Est-ce que l’échec de la stabilisation en Afghanistan après une opération militaire réussie n’incite pas à la prudence sur l’après-guerre au Mali ?

Nous devons tirer les leçons du passé, même si les circonstances sont différentes. Eviter les buts d’opérations imprécis et changeants. Au Mali, les buts sont de bloquer les terroristes, de rétablir la sécurité et l’intégrité du pays, afin que le pays se développe dans la paix. Il faut aussi lier étroitement la sécurité, la démocratie et le développement. Lutter contre la corruption et la drogue. Ne pas tolérer d’exactions. Et éviter de devenir une armée d’occupation : c’est pourquoi nous avons dit que nous n’avions pas vocation à rester éternellement au Mali.

Insister pour organiser des élections en juillet, n’est-ce pas une erreur ?

Certainement pas. Le gouvernement et le président actuels sont des autorités de transition. Il faut des institutions durables et des élections légitimes.

Le Mali marque-t-il un retour à la politique traditionnelle de la France en Afrique ?

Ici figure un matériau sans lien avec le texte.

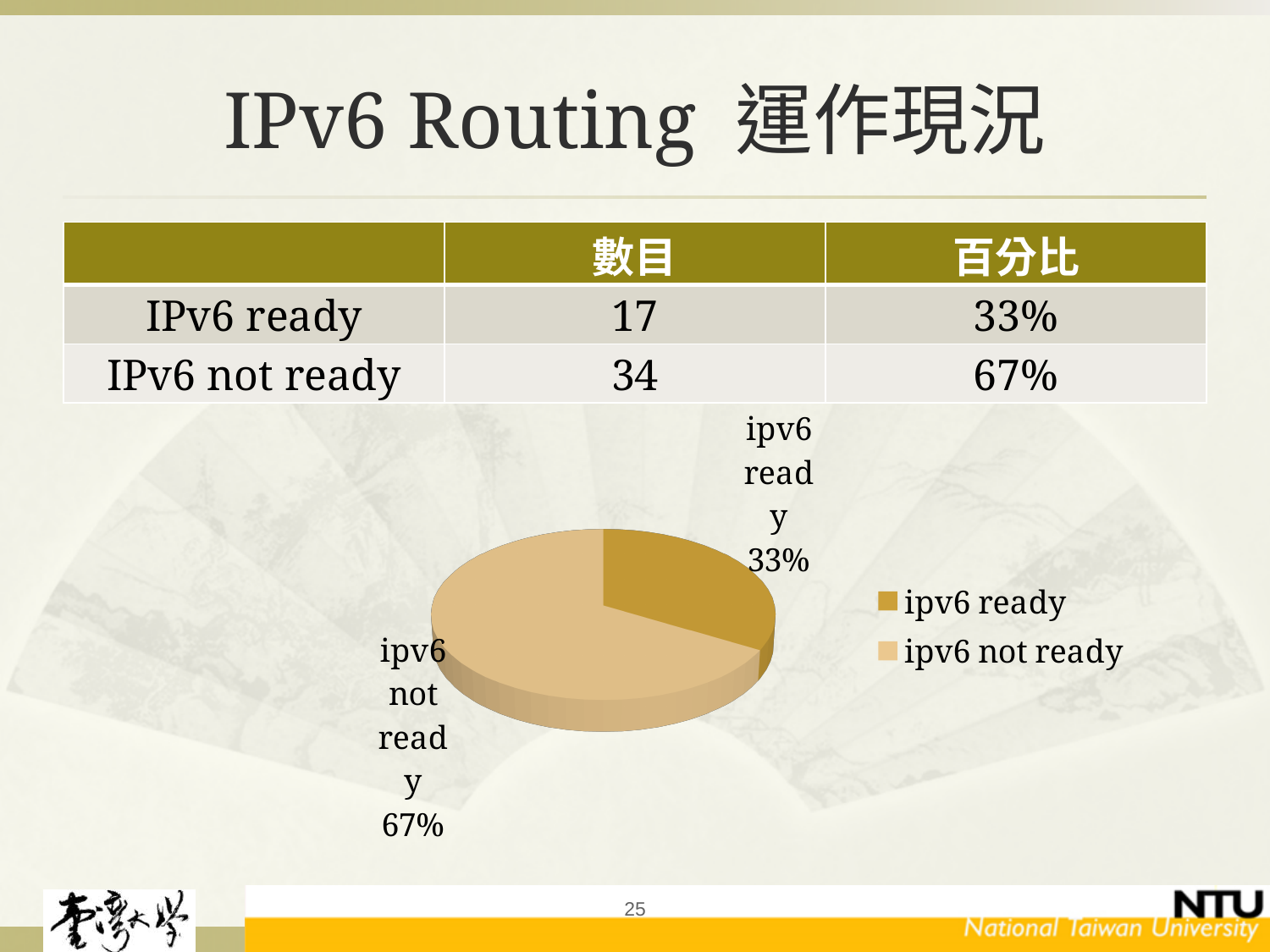
What share of the pie does the ipv6 not ready slice represent? 67% What kind of chart is shown on the slide? pie chart What is the difference in percentage points between the ipv6 not ready slice and the ipv6 ready slice? 34% Which slice of the pie is the smallest? ipv6 ready Which legend entry is shown in the darker gold colour? ipv6 ready Which slice of the pie is the largest? ipv6 not ready How many slices does the pie chart have? 2 Where is the legend positioned relative to the pie? to the right How many entries does the legend list? 2 Is the share for ipv6 ready greater or less than 50%? less What share of the pie does the ipv6 ready slice represent? 33% Which is larger, the ipv6 ready slice or the ipv6 not ready slice? ipv6 not ready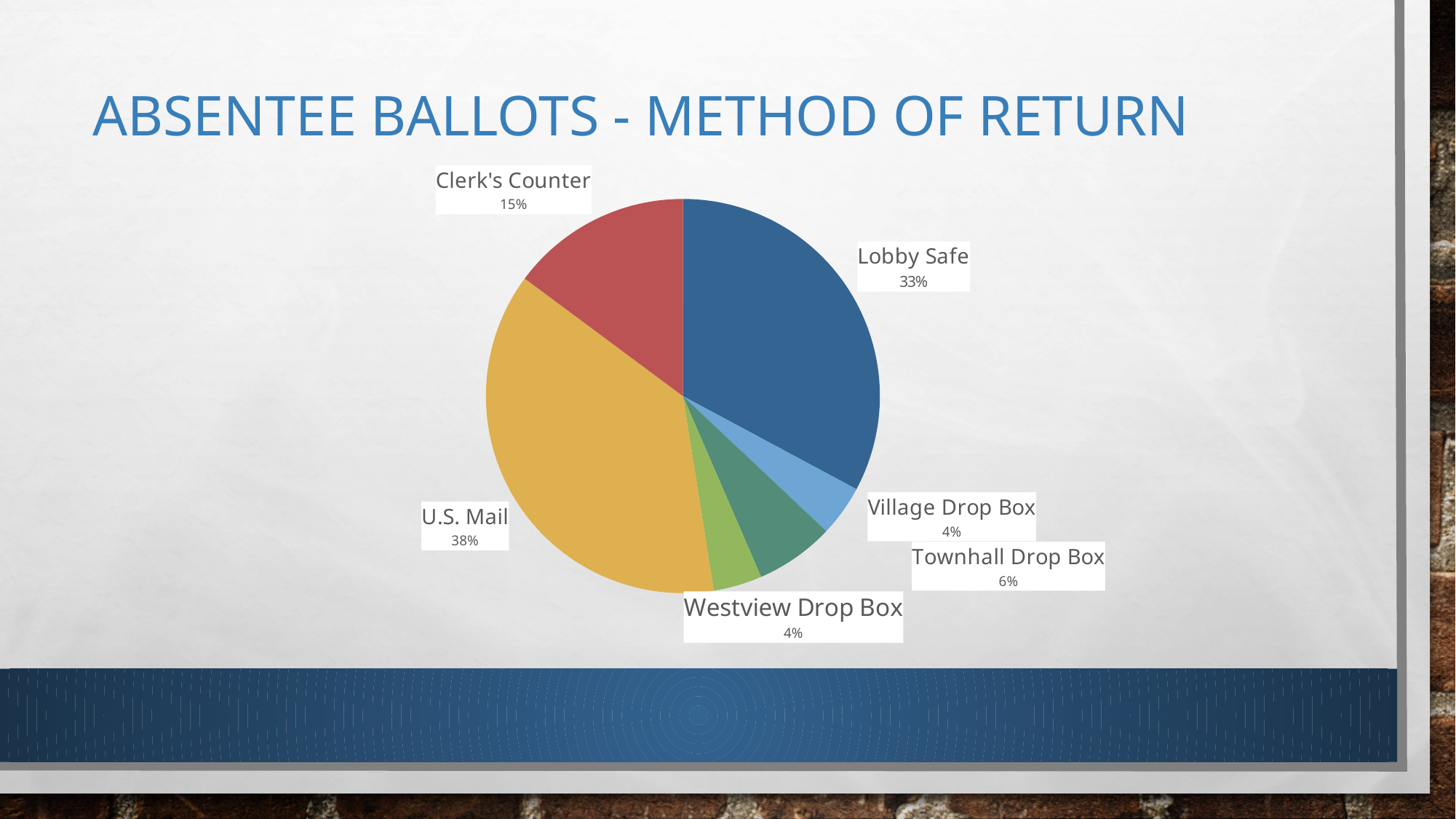
What kind of chart is shown on the slide? Pie chart What is the title of the slide? Absentee Ballots - Method of Return How many methods of return are shown in the pie chart? 6 What colour is the U.S. Mail slice of the pie? Yellow/orange What is the difference in percentage points between U.S. Mail and Lobby Safe? 5 What is the combined share of the Village Drop Box and Westview Drop Box? 8% What share of absentee ballots was returned by U.S. Mail? 38% What percentage of ballots was returned at the Clerk's Counter? 15% What share of absentee ballots was returned via the Lobby Safe? 33% Which method of return has the largest share of the pie? U.S. Mail What share of ballots was returned via the Townhall Drop Box? 6% Which is larger, the share for Clerk's Counter or the share for Townhall Drop Box? Clerk's Counter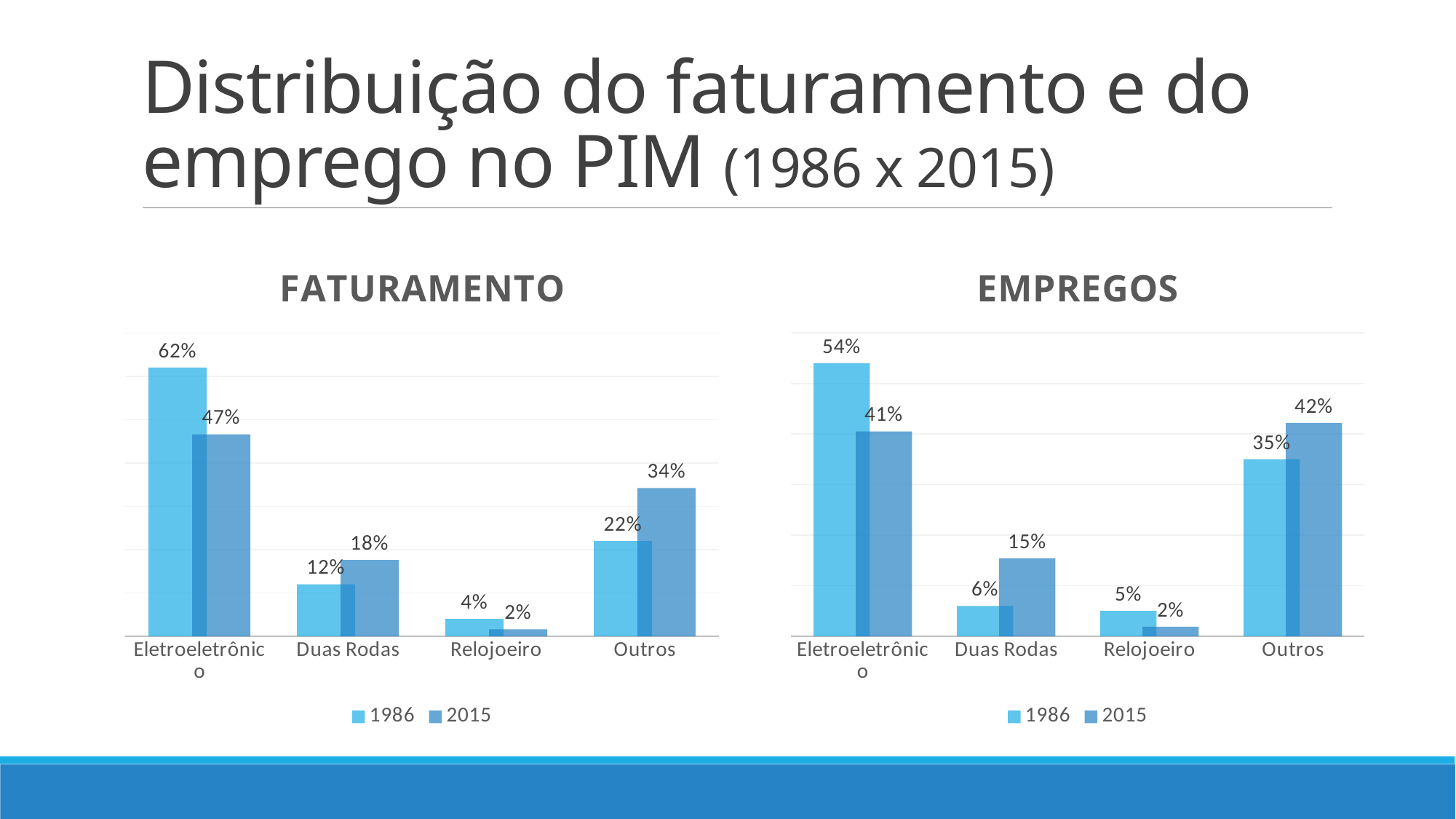
In the EMPREGOS chart, what is the value for Relojoeiro in 1986? 5% In the EMPREGOS chart, which category has the highest value for 2015? Outros In the FATURAMENTO chart, what is the value for Eletroeletrônico in 1986? 62% In the FATURAMENTO chart, what is the value for Outros in 2015? 34% In the FATURAMENTO chart, which category has the lowest value for 2015? Relojoeiro How many categories are shown on the x axis of the FATURAMENTO chart? 4 In the EMPREGOS chart, what is the value for Duas Rodas in 2015? 15% In the EMPREGOS chart, which is larger for Eletroeletrônico: the 1986 value or the 2015 value? 1986 How many series does the legend of the EMPREGOS chart list? 2 What kind of chart is the FATURAMENTO chart? Bar chart In the EMPREGOS chart, what is the difference between the 2015 and 1986 values for Outros? 7% In the FATURAMENTO chart, what is the difference between the 1986 and 2015 values for Eletroeletrônico? 15%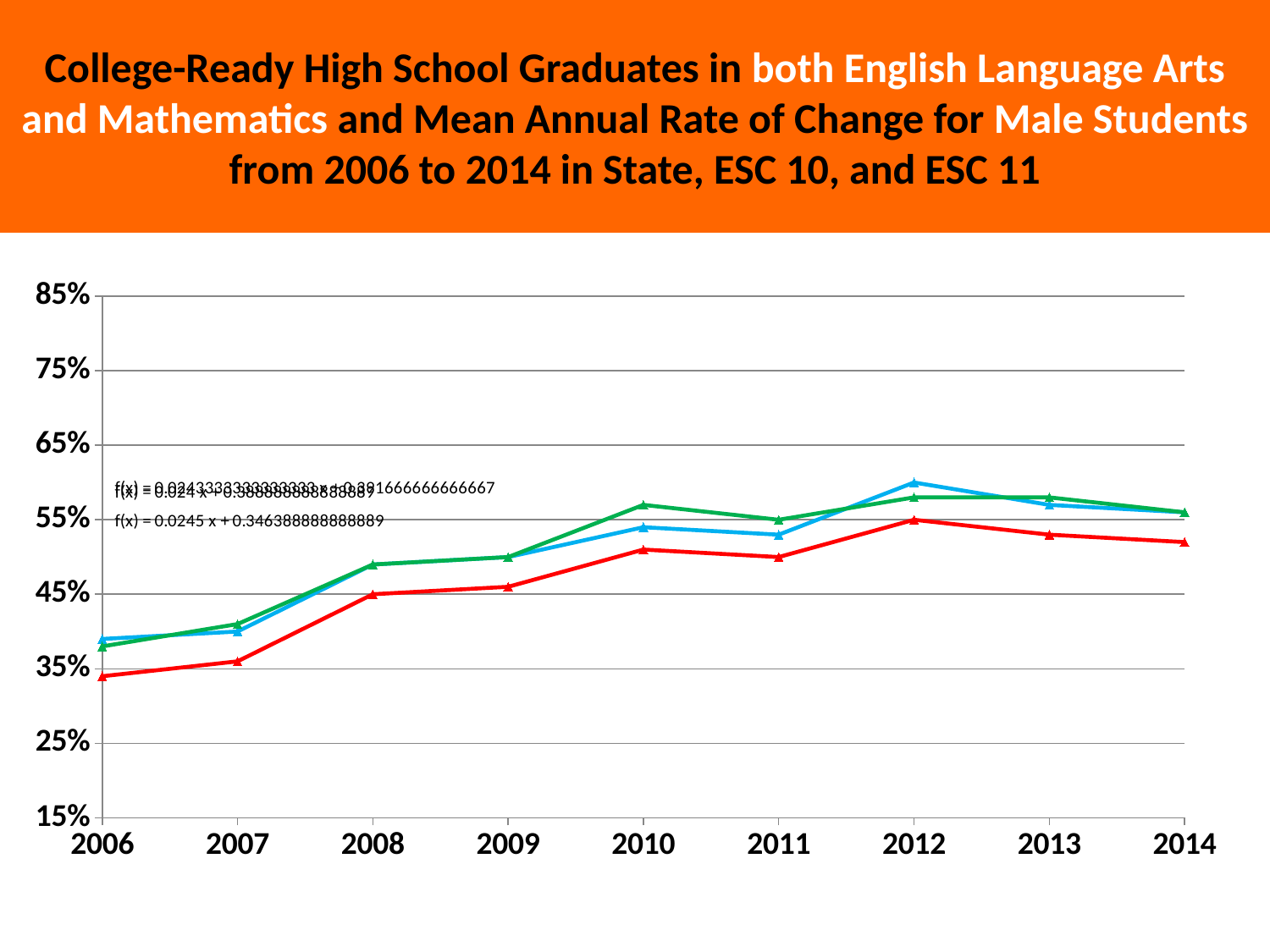
In which year does the blue line reach its highest value? 2012 In which year does the red line have its lowest value? 2006 What kind of chart is shown on the slide? line chart Is the value of the red line in 2014 greater or less than 55%? less In 2010, which line is higher, the green line or the red line? green line Does the red line rise or fall from 2006 to 2012? rise For the red line, which year has the higher value, 2012 or 2014? 2012 Is the value of the blue line in 2012 greater or less than 55%? greater What is the highest percentage shown on the y axis of the chart? 85% How many years are plotted along the x axis of the chart? 9 Is the value of the red line in 2006 greater or less than 45%? less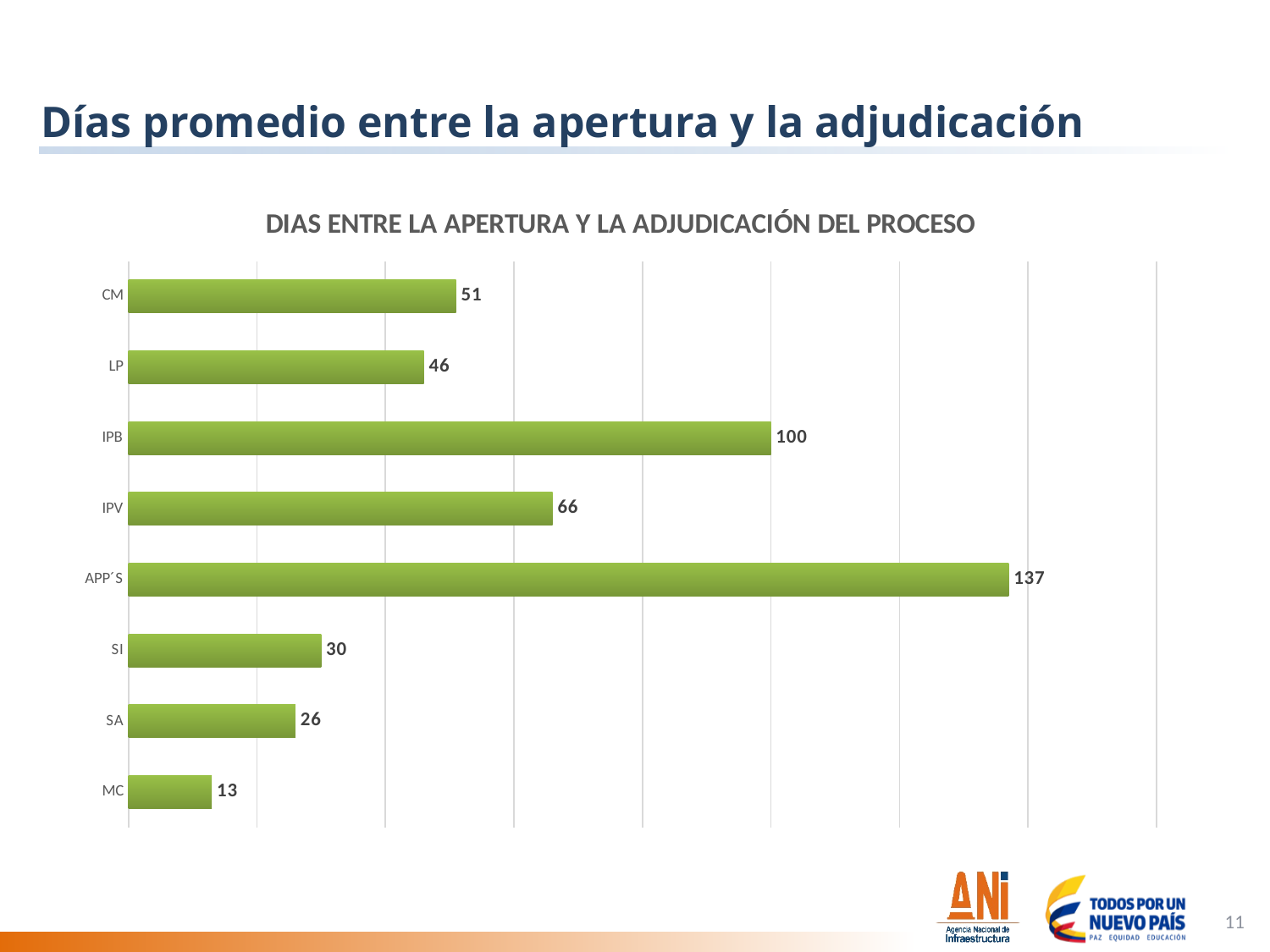
What is the value for MC? 13 Which is larger, the value for IPV or the value for SI? IPV What kind of chart is shown on the slide? Bar chart What is the difference between the values for APP´S and IPB? 37 What is the value for LP? 46 How many categories are shown in the chart? 8 Which category has the highest value? APP´S What is the title of the chart? DIAS ENTRE LA APERTURA Y LA ADJUDICACIÓN DEL PROCESO What is the value for APP´S? 137 What is the difference between the values for CM and LP? 5 What is the value for IPB? 100 Which category has the lowest value? MC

Sur le Mali, l’ensemble des pays africains a soutenu cette opération. J’ai participé à une grande réunion à Addis-Abeba, très émouvante, où la moitié des chefs d’Etat qui se sont exprimés ont terminé leurs propos en disant "Vive la France !". Jamais je n’avais entendu cela. On nous demande beaucoup de choses, à nous, la France. Nous faisons le maximum, mais nous n’avons pas vocation à intervenir partout.